■ **WHAT YOU WILL DO**:
Please reproduce all of the data exactly as it appears, but skip the pictures.

■ **GIVEN INFORMATION**:
....
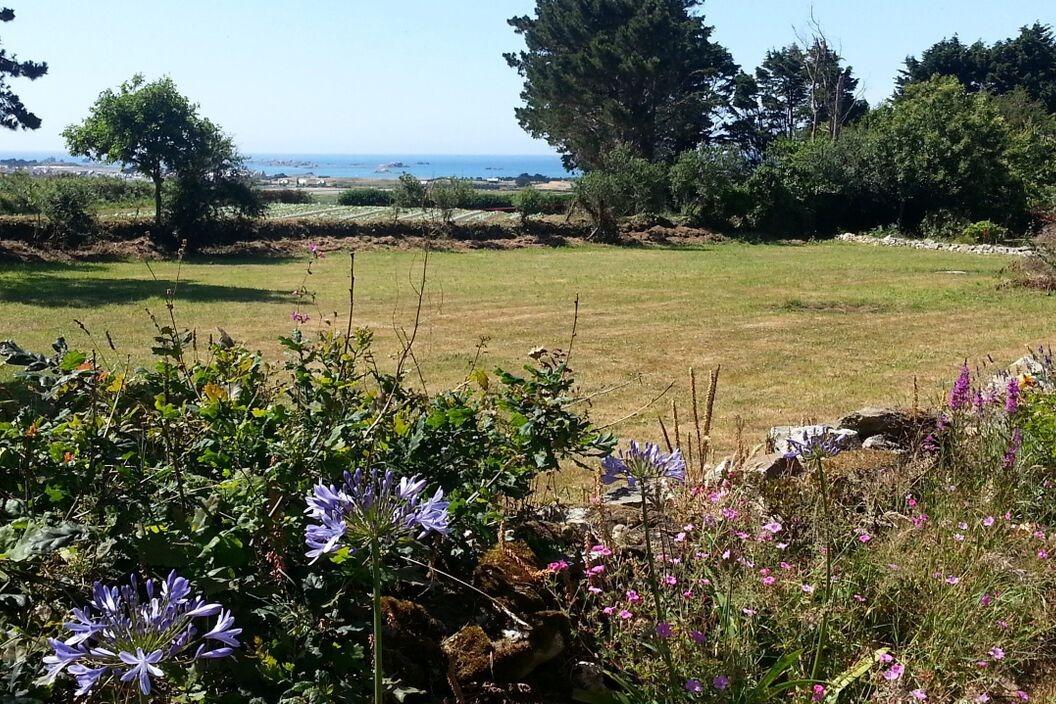 grand jardin avec vue mer - Location de vacances - Roscoff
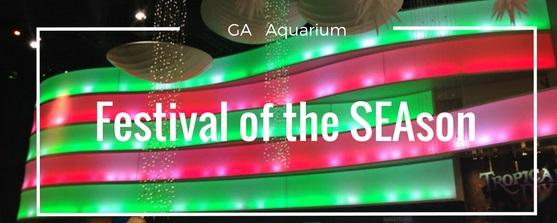ga-aquarium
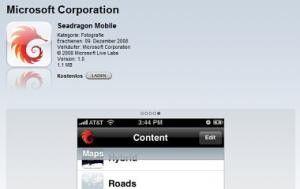 Microsoft entwickelt neue Seadragon-Software zuerst fuers iPhone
....
■ **WRITTEN SOLUTION**:
 grand jardin avec vue mer - Location de vacances - Roscoff
ga-aquarium
 Microsoft entwickelt neue Seadragon-Software zuerst fuers iPhone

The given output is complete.